I want to define $\mathbb{P}_x$ as "conditioning on $X_0$". For some measurable set $A\subset S^\mathbb{N}$, I want to say $${\mathbb{P}}_x(A) = {\mathbb{E}_?}[1_A | X_0 = x]$$
we need a probability measure first on $S^{\mathbb{N}}$ to even define the conditional expectation on the right, how should we choose this probability measure.
Isn't this a bad notation because the the right hand side is defined regardless what the distribution of $X_0$ is...Provided we have a probability measure $${\mathbb{E}_?}[1_A | X_0 = x]$$ is a $\mu_{X_0}$ a.e defined function of $x$.
One problem I have is that since the chapter on Markov chain is done completely on $S^{\mathbb{N}}$ without referring back to the $\Omega$ probability space at all, even the Markov property on wiki $$\mathbb{P}[X_n\in B| \sigma(X_0, \cdots, X_k)] = \mathbb{P}[X_n\in B| \sigma(X_k)]$$ looks strange to me, and I have not done probability at undergraduate level. Is what I am trying to do above correct?
I'm not completely sure what your question here is, but let me try to clarify a few things. This was too long for a comment, so I'm posting it as an answer.
Consider a probability space $(\Omega, \mathcal{F}, \mathbf{P})$, and define an $S$-valued Markov chain $X=\{X_n\}_n$ on $\Omega$, with transition function $p$. Let $Y=\{Y_n\}_n$ be the collection of evaluation functions defined on $S^{\mathbb{N}}$ (i.e. $Y_n(\omega) := \omega(n)$ for $\omega \in S^{\mathbb{N}}$). Then saying that $\mathbb{P}_x$ (as you defined it in your question) is the "law of the chain conditioned on $X_0 = x$" (where $x \in S$) is to say the that the two stochastic processes $X$ and $Y$, defined respectively on the probability spaces $(\Omega, \mathcal{F}, \mathbf{P}(\cdot|X_0=x))$and $(S^{\mathbb{N}}, \mathcal{S}^{\mathbb{N}}, \mathbb{P}_x)$, are equal in law.
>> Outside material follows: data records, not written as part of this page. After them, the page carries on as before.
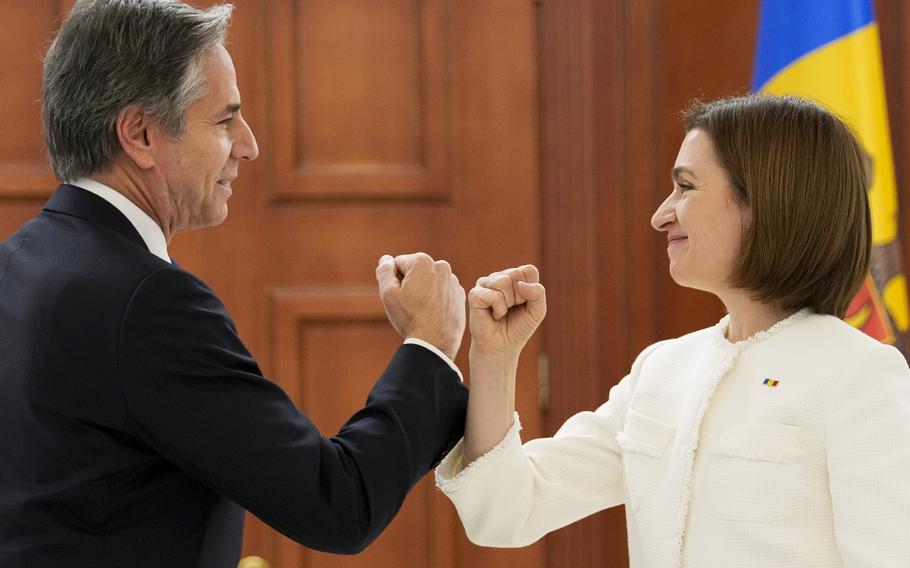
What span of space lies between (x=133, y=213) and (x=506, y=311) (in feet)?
1.59

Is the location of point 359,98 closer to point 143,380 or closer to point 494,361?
point 494,361

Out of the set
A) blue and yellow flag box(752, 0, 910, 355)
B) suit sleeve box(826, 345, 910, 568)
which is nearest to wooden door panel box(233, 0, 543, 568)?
blue and yellow flag box(752, 0, 910, 355)

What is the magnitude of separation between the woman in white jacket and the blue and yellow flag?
2.41 feet

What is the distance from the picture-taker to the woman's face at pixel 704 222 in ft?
4.35

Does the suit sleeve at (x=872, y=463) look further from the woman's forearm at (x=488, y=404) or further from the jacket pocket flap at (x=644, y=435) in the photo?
the woman's forearm at (x=488, y=404)

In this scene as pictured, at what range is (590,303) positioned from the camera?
2252mm

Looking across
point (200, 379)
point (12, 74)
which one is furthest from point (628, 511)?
point (12, 74)

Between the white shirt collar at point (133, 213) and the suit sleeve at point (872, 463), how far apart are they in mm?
794

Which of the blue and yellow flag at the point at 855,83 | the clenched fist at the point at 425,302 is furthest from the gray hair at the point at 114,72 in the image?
the blue and yellow flag at the point at 855,83

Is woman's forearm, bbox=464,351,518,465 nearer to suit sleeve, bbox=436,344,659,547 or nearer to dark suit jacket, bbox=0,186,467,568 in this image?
suit sleeve, bbox=436,344,659,547

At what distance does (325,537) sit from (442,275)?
0.39 metres

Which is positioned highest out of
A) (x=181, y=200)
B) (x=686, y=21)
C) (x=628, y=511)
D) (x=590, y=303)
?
(x=686, y=21)

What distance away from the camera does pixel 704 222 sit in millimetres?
1334

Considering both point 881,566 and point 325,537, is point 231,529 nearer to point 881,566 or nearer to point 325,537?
point 325,537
By this, one means that for any $n \geq 1$, and $B_1,\ldots,B_n \subseteq S$, $$ \mathbf{P}(X_1 \in B_1,\ldots, X_n \in B_n|X_0=x) = \mathbb{P}_x(Y_1 \in B_1,\ldots, Y_n \in B_n).$$
As for your confusion with the Markov property, note that in the beginning you are declaring your chain $X$ to be Markov. The relation you have given at the end of your question (but now under the measure $\mathbf{P}$ if our present notation is to be followed) is then a sufficient mathematical expression of the same (at least when $X$ is a discrete time stochastic process). On the other hand, you can prove the Markov property for $Y$, i.e. $$ \mathbb{P}_x(Y_n \in B | Y_1,\ldots, Y_{n-1}) = \mathbb{P}_x(Y_n \in B|Y_{n-1})$$ from your definition of $\mathbb{P}_x$ on $(S^{\mathbb{N}} \mathcal{S}^{\mathbb{N}})$.